## WHAT YOU SHOULD DO
List every line in the items below that contains the string "pixel", copying each one in full.

## PROVIDED DATA
## Begin
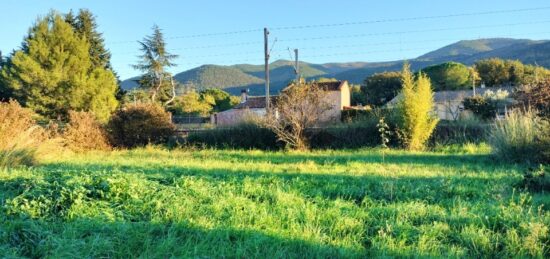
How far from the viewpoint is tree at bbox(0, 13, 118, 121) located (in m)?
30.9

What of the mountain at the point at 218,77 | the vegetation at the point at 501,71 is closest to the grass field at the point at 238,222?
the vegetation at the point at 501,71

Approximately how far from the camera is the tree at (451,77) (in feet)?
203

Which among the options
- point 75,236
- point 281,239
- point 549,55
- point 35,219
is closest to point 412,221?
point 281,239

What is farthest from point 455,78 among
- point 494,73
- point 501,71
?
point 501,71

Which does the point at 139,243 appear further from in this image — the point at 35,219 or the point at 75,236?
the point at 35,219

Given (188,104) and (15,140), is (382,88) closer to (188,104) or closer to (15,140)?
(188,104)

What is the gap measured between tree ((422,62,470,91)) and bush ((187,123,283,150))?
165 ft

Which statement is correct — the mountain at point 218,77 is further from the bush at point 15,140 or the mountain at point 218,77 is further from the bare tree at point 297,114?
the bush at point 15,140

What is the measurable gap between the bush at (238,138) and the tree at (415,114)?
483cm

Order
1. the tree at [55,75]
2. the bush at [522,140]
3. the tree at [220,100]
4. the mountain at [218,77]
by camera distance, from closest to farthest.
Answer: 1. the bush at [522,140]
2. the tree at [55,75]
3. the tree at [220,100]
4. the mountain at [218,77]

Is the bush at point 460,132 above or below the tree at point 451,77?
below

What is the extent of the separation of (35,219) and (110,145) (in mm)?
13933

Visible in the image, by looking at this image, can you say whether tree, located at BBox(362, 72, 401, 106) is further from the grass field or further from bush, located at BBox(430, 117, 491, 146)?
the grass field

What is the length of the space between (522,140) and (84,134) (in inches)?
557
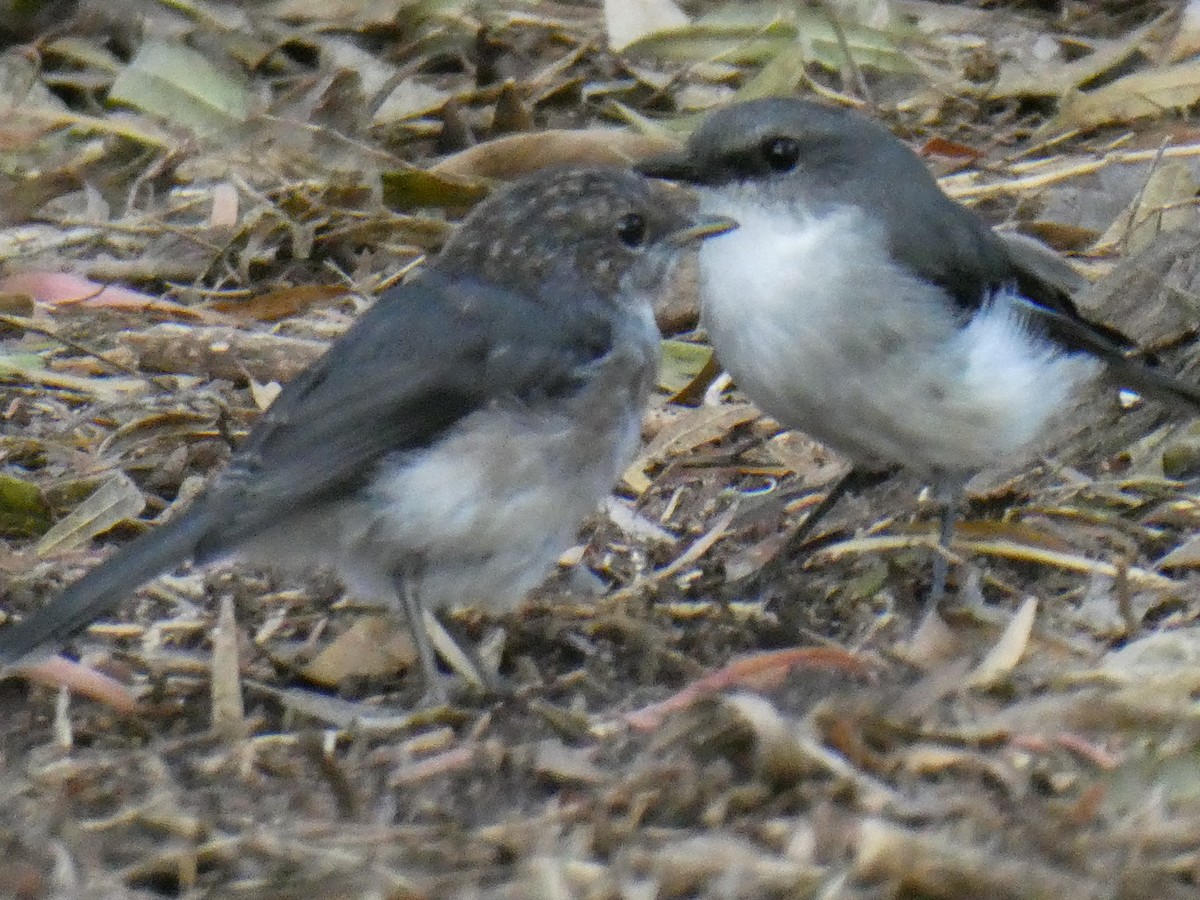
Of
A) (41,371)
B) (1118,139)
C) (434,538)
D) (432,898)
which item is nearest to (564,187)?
## End
## Begin
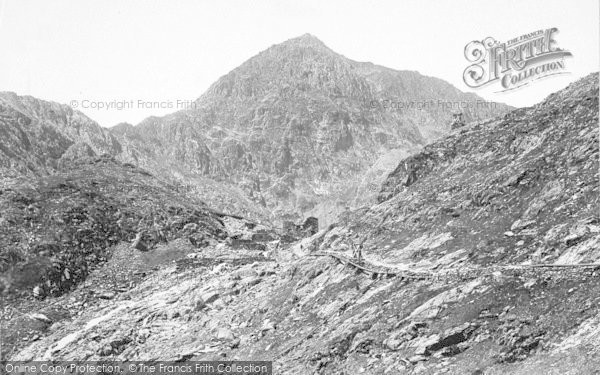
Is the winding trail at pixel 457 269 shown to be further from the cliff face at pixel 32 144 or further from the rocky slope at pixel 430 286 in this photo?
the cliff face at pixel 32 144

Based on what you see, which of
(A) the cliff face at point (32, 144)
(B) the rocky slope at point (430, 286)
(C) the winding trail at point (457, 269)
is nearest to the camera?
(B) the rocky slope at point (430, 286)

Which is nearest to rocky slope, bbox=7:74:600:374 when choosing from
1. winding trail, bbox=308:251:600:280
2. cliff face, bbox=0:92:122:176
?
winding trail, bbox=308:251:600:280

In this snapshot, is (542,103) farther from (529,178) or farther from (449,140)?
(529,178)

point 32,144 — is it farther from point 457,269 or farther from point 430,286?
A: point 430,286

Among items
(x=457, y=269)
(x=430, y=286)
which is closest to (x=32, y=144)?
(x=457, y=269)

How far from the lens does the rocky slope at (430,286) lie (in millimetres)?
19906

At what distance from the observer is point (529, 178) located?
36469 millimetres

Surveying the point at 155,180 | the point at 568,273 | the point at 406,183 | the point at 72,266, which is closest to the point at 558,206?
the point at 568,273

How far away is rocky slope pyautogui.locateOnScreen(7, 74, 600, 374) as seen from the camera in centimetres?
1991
## End
## EXERCISE ANSWER
Is the winding trail at pixel 457 269 shown to be further from the cliff face at pixel 32 144 or further from the rocky slope at pixel 430 286 in this photo?
the cliff face at pixel 32 144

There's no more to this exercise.